Er verwies im Ö1-Morgenjournal auf das Bundesarchivgesetz, in dem es heißt: "Das Schriftgut, das unmittelbar beim Bundespräsidenten, Kanzler oder einem Minister in Ausübung ihrer Funktion oder in deren Büros anfällt und nicht beim Nachfolger bleiben soll, ist unverzüglich nach dem Ausscheiden aus der Funktion dem Staatsarchiv zu übergeben." Das gelte auch für Papiere und Datenträger aus Minister- und Kanzlerbüros, die eigentlich Parteiarbeit betreffen, eventuell sogar Privates. In der aktuellen Shredder-Aktion sei das Gesetz jedenfalls nicht eingehalten worden, so Maderthaner.
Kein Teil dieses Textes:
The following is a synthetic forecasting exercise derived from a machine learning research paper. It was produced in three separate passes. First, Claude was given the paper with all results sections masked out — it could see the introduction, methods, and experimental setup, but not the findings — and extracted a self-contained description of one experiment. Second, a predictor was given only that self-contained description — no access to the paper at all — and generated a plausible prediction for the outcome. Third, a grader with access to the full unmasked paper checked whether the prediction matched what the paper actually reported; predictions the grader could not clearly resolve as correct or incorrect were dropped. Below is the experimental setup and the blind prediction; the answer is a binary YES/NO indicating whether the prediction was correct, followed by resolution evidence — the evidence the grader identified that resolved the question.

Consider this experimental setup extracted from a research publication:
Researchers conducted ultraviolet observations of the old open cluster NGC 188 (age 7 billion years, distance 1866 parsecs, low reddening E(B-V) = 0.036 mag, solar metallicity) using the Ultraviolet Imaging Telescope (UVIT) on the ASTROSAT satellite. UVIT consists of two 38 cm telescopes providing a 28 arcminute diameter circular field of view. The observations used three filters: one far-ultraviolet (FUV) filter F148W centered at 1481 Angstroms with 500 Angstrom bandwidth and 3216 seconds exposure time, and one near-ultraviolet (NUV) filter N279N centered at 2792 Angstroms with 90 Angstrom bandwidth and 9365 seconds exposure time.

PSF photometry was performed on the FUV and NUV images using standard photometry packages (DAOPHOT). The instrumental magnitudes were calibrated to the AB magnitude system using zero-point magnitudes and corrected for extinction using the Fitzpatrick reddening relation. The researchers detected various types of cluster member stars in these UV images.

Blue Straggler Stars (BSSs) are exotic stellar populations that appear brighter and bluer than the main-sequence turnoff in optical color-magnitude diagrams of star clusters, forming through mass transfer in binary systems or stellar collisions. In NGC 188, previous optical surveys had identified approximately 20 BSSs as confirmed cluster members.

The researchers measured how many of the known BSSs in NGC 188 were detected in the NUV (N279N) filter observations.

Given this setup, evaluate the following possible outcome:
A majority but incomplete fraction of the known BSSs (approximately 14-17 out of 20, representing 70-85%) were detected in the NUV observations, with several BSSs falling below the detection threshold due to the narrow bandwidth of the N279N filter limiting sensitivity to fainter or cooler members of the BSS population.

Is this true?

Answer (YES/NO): NO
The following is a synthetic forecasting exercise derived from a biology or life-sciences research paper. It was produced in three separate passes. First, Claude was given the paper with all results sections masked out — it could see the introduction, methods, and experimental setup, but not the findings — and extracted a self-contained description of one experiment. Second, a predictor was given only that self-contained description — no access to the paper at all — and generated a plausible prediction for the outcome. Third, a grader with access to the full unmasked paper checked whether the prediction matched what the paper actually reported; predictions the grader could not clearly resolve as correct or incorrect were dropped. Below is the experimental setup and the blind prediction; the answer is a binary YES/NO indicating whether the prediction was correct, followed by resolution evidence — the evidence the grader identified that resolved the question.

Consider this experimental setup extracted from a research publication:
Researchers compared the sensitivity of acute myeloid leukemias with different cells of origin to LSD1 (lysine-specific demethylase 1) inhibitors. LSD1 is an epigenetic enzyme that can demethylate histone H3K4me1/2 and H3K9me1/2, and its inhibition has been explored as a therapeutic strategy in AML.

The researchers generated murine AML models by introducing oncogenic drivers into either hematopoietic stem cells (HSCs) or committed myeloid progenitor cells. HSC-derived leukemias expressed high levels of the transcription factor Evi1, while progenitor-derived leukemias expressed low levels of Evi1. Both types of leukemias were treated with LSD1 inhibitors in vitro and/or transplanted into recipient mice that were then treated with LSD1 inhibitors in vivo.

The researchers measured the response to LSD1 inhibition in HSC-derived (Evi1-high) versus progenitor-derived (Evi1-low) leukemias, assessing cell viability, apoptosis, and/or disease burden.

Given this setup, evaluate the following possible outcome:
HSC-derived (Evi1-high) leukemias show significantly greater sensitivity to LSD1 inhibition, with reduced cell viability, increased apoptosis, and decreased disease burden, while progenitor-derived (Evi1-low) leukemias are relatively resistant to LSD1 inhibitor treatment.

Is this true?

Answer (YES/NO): NO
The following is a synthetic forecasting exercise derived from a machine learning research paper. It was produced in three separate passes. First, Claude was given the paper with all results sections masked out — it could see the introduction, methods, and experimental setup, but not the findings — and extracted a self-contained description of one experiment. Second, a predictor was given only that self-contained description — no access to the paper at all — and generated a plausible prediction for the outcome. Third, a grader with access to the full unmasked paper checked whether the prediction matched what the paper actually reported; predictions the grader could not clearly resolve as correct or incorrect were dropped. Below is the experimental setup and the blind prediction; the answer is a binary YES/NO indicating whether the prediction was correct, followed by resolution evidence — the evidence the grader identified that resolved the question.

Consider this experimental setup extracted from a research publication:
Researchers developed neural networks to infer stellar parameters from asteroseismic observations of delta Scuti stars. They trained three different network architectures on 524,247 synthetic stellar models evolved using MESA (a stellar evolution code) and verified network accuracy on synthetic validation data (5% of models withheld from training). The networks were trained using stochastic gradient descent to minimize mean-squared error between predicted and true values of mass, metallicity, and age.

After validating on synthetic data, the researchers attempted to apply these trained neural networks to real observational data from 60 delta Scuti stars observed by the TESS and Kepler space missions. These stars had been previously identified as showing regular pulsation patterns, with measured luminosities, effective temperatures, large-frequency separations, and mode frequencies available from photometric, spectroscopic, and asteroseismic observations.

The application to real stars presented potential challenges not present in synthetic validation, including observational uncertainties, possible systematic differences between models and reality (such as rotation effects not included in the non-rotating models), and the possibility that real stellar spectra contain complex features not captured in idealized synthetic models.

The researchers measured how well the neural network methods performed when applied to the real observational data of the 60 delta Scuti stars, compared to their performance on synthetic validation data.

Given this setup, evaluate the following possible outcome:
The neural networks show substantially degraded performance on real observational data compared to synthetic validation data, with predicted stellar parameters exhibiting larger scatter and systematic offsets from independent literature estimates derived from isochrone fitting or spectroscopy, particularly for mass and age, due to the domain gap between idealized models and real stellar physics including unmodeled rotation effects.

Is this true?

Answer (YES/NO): NO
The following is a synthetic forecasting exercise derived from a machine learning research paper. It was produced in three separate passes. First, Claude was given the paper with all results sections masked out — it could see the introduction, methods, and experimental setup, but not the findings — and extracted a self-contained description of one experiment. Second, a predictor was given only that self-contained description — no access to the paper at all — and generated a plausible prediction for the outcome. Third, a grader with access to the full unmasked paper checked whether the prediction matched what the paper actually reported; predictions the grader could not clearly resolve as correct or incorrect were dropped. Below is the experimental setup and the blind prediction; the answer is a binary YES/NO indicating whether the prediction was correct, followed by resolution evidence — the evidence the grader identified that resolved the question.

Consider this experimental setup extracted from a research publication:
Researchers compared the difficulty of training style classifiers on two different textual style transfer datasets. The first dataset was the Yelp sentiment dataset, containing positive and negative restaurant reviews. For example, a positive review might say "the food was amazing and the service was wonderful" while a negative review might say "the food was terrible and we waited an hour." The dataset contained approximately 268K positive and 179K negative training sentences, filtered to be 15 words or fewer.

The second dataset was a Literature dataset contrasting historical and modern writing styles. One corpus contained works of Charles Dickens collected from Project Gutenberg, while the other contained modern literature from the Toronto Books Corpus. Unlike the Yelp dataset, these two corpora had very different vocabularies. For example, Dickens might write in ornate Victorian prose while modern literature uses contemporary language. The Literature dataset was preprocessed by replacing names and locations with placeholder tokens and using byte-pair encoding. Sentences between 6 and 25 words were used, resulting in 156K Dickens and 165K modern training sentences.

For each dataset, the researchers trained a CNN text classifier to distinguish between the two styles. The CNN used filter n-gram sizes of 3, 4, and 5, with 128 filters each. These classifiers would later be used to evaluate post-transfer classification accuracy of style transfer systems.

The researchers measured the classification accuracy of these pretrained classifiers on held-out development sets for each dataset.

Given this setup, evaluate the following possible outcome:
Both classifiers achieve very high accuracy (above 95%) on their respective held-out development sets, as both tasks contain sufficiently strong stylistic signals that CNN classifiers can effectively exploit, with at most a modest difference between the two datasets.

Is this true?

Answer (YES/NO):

Die ÖVP ließ das nicht auf sich sitzen. "Es ist wenig überraschend, dass der ehemalige Generaldirektor des Staatsarchives, Wolfgang Maderthaner, nicht spart mit unsachlichen Vorwürfen in Richtung Volkspartei", so ÖVP-Generalsekretär Karl Nehammer in einer Aussendung. Der "Wiener Historiker mit roter Schlagseite" sitze nämlich auch im Vorstand von mehreren SPÖ-nahen Vereinen.

Wie Maderthaner weiter ausführte, wäre es für Politiker kurzfristig - also auch im Wahlkampf - "kaum ein Risiko", alle Unterlagen und Datenträger zu liefern. Denn das Schriftgut aus Kabinetten müsse 25 Jahre lang versiegelt bleiben und dürfe außer vom jeweiligen Ex-Minister oder Ex-Kanzler selbst eingesehen werden.

Unterdessen hat der ehemalige SPÖ-Bundeskanzler Christian Kern seinem Nachfolger Sebastian Kurz (ÖVP) widersprochen, auch er habe vor der Amtsübergabe Datenträger vernichtet. "Ein Shreddern von Festplatten fand nicht statt", schrieb er am Freitag auf Facebook. Alle Unterlagen seien gesetzeskonform dem Staatsarchiv übergeben worden. Kern kündigte rechtliche Schritte an, sollte Kurz die Aussagen nicht zurücknehmen.

Wenn das Staatsarchiv nicht brauchbare Unterlagen oder Datenträger
shreddern lassen will, wendet es sich laut Maderthaner nicht an eine Privatfirma, sondern
ans Bundeskanzleramt. Von dort geht es weiter zur Vernichtung an eine
Bundesinstitution in St. Johann im Pongau.